Input
┄┄┄┄┄┄

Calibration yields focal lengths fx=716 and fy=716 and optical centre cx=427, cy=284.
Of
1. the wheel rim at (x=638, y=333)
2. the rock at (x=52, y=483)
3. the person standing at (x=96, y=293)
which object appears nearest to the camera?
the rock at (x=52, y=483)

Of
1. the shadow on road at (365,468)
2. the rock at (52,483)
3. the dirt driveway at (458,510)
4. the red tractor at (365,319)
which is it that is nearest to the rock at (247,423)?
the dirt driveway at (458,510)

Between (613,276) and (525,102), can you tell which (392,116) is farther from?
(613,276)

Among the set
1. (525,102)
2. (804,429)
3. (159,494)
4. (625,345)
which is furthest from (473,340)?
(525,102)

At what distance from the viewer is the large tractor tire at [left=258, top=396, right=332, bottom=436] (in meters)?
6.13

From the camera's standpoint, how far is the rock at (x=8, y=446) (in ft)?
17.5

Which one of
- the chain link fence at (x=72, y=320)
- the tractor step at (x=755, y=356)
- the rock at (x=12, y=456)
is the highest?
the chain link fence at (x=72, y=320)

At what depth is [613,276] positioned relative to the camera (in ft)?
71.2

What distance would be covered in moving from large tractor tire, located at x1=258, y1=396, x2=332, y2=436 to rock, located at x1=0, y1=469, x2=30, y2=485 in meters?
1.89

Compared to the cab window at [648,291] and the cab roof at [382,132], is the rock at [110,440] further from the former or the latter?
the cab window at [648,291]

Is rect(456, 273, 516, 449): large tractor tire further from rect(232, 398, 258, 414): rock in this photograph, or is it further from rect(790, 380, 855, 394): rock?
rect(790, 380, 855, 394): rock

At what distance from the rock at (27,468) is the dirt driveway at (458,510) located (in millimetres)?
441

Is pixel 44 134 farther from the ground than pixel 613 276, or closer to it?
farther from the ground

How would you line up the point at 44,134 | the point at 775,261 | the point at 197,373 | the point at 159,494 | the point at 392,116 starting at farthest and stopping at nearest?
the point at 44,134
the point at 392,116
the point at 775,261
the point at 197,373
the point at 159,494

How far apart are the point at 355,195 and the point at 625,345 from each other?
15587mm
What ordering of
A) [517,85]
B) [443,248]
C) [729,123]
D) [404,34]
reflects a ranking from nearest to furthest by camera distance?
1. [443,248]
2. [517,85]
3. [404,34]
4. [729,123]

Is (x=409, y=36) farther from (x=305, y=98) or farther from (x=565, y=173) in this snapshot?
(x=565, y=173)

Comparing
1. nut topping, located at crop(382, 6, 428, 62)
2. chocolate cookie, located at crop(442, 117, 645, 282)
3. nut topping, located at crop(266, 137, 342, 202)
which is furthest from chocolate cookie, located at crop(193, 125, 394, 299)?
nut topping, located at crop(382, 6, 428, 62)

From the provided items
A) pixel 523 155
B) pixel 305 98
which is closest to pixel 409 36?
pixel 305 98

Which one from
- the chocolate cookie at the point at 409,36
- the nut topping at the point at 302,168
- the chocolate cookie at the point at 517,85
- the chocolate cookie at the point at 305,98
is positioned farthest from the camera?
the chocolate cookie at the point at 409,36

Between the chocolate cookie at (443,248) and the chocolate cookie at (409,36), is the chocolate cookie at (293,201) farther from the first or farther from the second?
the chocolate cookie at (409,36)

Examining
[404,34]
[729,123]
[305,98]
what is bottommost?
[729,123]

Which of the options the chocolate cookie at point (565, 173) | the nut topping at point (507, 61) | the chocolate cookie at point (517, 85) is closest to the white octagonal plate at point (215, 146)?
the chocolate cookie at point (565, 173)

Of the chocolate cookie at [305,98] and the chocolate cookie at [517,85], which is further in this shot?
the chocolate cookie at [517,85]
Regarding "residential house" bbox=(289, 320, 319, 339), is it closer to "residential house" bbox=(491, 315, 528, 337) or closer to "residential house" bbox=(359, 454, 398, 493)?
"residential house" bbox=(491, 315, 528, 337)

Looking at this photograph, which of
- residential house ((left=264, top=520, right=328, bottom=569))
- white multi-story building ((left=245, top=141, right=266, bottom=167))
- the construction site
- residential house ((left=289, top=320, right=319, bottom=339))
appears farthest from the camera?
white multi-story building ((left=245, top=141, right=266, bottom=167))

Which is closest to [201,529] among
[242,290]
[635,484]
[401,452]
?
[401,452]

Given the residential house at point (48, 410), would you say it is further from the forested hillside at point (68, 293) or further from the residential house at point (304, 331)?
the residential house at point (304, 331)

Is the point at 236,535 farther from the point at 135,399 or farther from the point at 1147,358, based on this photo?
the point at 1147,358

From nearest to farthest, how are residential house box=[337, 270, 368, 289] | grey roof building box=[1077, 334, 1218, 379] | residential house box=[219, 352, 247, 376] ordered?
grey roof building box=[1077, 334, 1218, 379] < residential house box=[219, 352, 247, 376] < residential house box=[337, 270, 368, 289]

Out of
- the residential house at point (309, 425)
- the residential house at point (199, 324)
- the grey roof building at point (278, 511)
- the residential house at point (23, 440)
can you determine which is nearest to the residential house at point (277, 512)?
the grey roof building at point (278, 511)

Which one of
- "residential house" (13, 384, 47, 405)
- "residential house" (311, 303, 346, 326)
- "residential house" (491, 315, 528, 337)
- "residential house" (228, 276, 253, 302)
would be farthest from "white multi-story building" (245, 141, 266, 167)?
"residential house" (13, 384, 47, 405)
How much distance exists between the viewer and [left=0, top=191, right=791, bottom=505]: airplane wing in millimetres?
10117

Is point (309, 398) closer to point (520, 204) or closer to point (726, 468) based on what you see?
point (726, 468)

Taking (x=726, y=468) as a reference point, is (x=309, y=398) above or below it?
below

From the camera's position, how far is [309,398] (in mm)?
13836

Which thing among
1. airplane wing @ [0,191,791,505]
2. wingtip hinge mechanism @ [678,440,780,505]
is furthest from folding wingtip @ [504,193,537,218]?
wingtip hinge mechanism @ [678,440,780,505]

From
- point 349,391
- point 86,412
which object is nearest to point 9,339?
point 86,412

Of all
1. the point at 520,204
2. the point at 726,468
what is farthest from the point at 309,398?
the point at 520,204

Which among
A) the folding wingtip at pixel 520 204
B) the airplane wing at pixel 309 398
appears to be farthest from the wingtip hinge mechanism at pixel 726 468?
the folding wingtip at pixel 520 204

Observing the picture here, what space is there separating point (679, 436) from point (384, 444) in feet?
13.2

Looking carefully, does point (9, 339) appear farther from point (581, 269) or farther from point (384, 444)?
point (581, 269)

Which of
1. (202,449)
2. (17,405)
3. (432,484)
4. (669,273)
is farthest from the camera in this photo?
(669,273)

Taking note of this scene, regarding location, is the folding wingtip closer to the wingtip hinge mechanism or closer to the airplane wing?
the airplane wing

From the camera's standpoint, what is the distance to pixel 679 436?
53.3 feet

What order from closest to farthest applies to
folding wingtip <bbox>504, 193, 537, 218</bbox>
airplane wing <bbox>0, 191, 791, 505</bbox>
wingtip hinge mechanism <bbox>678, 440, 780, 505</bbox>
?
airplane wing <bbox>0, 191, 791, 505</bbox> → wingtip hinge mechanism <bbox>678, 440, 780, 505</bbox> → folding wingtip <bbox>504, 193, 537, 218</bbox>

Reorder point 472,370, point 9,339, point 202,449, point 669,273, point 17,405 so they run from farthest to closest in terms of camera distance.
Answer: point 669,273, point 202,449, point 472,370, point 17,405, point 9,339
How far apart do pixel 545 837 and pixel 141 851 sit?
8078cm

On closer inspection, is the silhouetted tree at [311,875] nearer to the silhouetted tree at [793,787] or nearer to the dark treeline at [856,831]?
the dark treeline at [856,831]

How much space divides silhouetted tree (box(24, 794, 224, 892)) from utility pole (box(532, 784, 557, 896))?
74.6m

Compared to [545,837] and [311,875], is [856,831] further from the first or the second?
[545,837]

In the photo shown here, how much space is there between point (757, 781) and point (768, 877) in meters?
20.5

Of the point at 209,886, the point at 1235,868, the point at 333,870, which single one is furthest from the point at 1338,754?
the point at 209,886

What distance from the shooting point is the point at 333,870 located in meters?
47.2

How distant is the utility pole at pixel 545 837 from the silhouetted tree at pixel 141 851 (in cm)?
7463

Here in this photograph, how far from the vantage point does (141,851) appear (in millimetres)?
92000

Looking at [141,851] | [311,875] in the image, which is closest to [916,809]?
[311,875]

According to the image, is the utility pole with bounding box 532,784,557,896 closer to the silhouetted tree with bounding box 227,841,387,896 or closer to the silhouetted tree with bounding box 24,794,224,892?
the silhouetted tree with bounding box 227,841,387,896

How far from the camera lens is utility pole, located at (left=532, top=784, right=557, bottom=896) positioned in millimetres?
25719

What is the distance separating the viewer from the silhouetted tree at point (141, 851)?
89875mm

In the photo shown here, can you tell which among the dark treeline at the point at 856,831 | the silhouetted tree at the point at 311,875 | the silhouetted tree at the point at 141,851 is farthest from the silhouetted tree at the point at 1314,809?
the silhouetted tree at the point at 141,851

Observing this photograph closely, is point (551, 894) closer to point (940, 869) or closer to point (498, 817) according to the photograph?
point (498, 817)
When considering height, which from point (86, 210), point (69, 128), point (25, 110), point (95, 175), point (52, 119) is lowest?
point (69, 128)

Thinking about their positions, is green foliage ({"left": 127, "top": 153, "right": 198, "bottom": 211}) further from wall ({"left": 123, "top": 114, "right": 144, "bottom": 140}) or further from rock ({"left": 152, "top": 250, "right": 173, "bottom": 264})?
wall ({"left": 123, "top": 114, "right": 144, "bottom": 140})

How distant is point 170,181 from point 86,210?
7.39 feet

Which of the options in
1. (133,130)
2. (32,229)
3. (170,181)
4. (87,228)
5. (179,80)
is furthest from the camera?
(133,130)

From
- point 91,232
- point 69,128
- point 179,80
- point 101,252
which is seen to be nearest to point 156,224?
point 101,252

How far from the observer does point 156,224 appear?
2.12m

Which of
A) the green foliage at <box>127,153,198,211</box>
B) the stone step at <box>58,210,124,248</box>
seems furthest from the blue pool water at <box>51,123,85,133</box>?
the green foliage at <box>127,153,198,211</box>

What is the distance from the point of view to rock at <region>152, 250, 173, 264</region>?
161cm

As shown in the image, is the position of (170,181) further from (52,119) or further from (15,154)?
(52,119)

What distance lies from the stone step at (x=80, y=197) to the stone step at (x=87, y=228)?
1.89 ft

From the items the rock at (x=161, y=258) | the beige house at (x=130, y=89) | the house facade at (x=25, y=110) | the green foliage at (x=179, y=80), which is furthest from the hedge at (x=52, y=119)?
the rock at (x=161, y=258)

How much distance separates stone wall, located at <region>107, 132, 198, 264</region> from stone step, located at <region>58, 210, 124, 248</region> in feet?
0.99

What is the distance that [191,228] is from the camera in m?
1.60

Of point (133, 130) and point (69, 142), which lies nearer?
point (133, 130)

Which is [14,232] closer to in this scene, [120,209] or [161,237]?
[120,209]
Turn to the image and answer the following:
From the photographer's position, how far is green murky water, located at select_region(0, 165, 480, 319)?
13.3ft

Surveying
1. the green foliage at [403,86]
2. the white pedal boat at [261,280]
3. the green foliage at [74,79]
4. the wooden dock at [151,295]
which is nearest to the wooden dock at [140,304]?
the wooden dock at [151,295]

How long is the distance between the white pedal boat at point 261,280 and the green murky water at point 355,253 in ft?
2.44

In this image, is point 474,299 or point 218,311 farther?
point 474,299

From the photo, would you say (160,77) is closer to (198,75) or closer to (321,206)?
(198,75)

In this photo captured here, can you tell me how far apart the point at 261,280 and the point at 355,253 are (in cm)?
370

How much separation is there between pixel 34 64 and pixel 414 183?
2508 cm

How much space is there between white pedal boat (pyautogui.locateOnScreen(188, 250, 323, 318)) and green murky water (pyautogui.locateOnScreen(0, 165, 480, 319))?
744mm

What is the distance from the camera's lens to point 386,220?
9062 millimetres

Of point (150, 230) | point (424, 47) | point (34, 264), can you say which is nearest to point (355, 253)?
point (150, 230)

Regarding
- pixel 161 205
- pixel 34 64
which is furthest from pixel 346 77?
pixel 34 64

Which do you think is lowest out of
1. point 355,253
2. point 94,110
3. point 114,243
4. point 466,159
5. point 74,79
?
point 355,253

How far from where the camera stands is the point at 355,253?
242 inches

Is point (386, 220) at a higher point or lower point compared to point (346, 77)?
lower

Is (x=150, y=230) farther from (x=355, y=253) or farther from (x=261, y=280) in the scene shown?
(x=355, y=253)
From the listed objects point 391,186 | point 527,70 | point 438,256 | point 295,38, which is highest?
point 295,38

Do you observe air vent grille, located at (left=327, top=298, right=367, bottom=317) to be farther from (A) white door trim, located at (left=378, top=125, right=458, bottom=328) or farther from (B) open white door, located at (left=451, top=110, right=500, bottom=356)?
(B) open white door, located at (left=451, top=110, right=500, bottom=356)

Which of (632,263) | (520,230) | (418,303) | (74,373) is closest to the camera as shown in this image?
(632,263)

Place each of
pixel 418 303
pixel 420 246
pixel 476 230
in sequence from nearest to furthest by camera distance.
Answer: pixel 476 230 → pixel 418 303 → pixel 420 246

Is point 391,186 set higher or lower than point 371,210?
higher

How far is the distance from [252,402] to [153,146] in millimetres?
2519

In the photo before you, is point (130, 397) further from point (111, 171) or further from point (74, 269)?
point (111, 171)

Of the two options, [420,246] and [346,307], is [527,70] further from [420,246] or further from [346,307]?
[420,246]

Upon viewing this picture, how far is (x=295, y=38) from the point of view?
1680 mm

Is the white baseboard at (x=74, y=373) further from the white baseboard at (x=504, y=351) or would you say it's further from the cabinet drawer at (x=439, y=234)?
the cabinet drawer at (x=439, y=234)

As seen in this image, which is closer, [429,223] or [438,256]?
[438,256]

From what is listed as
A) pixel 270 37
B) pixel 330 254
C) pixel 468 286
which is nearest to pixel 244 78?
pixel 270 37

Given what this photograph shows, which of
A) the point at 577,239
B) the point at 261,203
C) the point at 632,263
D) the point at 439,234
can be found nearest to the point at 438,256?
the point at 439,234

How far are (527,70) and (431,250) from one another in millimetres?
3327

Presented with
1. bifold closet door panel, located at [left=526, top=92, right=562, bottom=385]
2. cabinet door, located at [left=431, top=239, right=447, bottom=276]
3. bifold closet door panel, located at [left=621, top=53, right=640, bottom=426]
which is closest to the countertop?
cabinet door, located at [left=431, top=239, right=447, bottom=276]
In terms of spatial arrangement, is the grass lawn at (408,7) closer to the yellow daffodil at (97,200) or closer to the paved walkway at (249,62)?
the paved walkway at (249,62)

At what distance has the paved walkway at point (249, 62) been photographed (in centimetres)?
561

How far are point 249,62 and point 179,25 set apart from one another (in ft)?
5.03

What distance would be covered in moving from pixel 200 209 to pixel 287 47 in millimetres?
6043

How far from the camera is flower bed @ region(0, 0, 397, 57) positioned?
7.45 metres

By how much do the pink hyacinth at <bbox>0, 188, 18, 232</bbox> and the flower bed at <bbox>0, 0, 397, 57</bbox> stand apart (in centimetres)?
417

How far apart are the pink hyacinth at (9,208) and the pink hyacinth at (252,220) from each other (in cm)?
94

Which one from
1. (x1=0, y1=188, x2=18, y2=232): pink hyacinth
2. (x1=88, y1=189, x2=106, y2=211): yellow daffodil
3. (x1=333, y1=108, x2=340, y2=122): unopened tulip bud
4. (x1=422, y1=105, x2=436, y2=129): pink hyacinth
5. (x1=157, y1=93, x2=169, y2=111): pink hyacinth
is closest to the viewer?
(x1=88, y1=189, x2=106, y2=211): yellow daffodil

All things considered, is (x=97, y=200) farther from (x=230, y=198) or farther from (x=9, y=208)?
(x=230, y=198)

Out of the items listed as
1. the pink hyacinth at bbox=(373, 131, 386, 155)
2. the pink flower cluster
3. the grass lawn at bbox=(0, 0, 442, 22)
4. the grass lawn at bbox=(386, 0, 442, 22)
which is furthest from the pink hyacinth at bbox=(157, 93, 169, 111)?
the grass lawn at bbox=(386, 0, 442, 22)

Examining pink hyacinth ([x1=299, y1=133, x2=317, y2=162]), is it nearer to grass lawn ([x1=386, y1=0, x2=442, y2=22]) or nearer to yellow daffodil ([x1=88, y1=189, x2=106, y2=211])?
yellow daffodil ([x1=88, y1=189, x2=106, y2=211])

┄┄┄┄┄┄

Task objective
Each line from the one containing "What distance would be covered in moving from pixel" to the end of the records should be echoed exactly, and no other line.

Response for this exercise
What distance would be covered in moving from pixel 200 209 to pixel 287 47 in millimetres?
6043

How far from the camera is flower bed @ region(0, 0, 397, 57) positioned?
7.45 metres

By how much do the pink hyacinth at <bbox>0, 188, 18, 232</bbox> and the flower bed at <bbox>0, 0, 397, 57</bbox> stand apart (in centimetres)?
417

How far apart are the pink hyacinth at (9,208) and the pink hyacinth at (252,220) from each other (in cm)?
94

Which one from
1. (x1=0, y1=188, x2=18, y2=232): pink hyacinth
2. (x1=88, y1=189, x2=106, y2=211): yellow daffodil
3. (x1=333, y1=108, x2=340, y2=122): unopened tulip bud
4. (x1=422, y1=105, x2=436, y2=129): pink hyacinth
5. (x1=157, y1=93, x2=169, y2=111): pink hyacinth
is closest to the viewer?
(x1=88, y1=189, x2=106, y2=211): yellow daffodil

All things considered, is (x=97, y=200) farther from (x=230, y=198) or farther from (x=9, y=208)?
(x=230, y=198)

Out of the items listed as
1. the pink hyacinth at bbox=(373, 131, 386, 155)
2. the pink flower cluster
3. the grass lawn at bbox=(0, 0, 442, 22)
4. the grass lawn at bbox=(386, 0, 442, 22)
which is furthest from the pink hyacinth at bbox=(157, 93, 169, 111)?
the grass lawn at bbox=(386, 0, 442, 22)

Examining pink hyacinth ([x1=299, y1=133, x2=317, y2=162]), is it nearer to grass lawn ([x1=386, y1=0, x2=442, y2=22]) or nearer to yellow daffodil ([x1=88, y1=189, x2=106, y2=211])?
yellow daffodil ([x1=88, y1=189, x2=106, y2=211])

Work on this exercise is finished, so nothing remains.